The religious delusion, which is limited to a verbally expressed delusion through monologues, messages of salvation and the like, usually only leads to social problems. Here again, the follow-up care should be based on the underlying condition. Furthermore, religious madness can also be dependent on triggers.
These consist, for example, of religious symbols, certain statements and similar things. In the interest of social coexistence and when there is doubt that the delusions have completely vanished, it makes sense to avoid these triggers. In the sense of social aftercare, the environment should also contribute.
You can do that yourself
There is no self-help measure with religious mania that can address the root cause of the problem. The religious madness as such is in all cases a symptom of another psychological ailment. However, there are certainly opportunities for those affected to improve the scope and handling of the delusion.

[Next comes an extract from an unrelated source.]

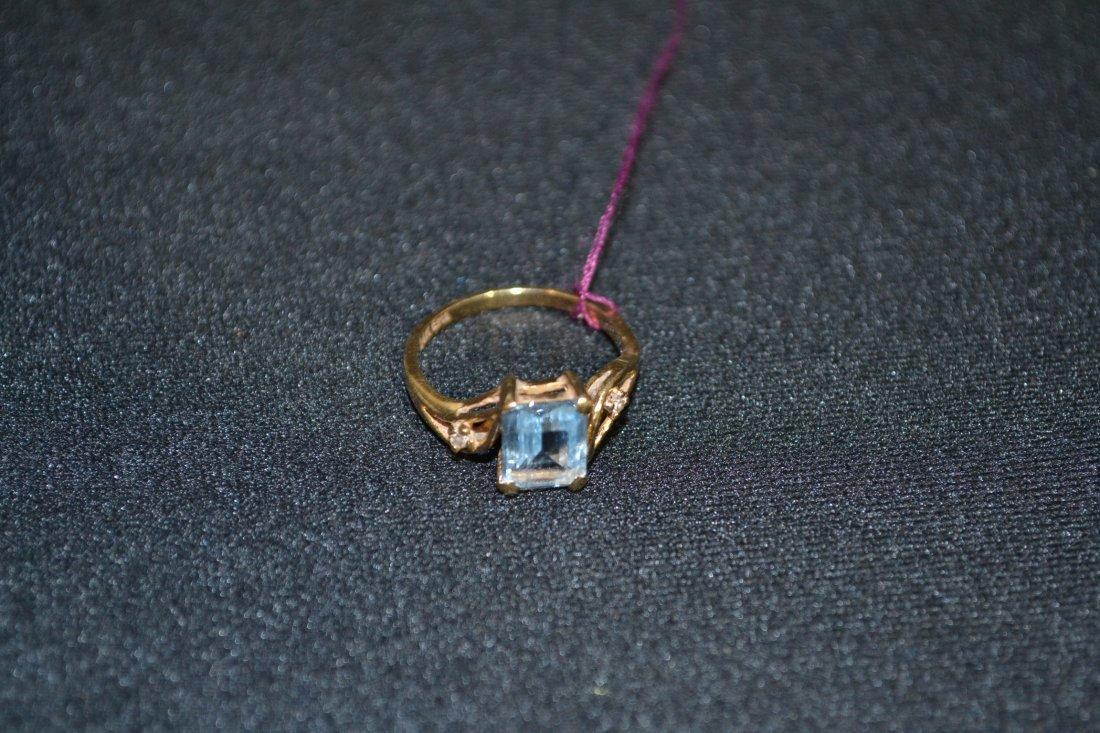 240A: 14kt AQUA & DIAMOND RING - 5 3/4 SIZE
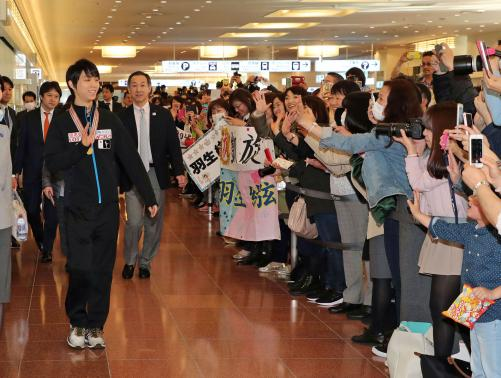 【フィギュアスケート】羽生結弦が帰国 羽田空港にファン約500人集結して一時はパニック状態、警備の警察も動く©2ch.netYouTube動画>11本 ->画像>168枚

Basically, it makes sense for those affected if they can get to know and name the triggers of their religious madness. If it turns out (in the course of therapy) that there are certain key stimuli that are more likely to lead to a delusion, these stimuli should be consistently avoided. Avoiding triggers is only effective if the religious delusion is not a permanent state but a phased state of mind.
In the event that the person concerned is permanently delusional, various measures can be taken. Self-help groups are useful in many cases, as coping strategies can be discussed here with other affected persons. In these cases, too, it is appropriate to move things that are part of the madness - such as religious objects - out of the reach of the person concerned.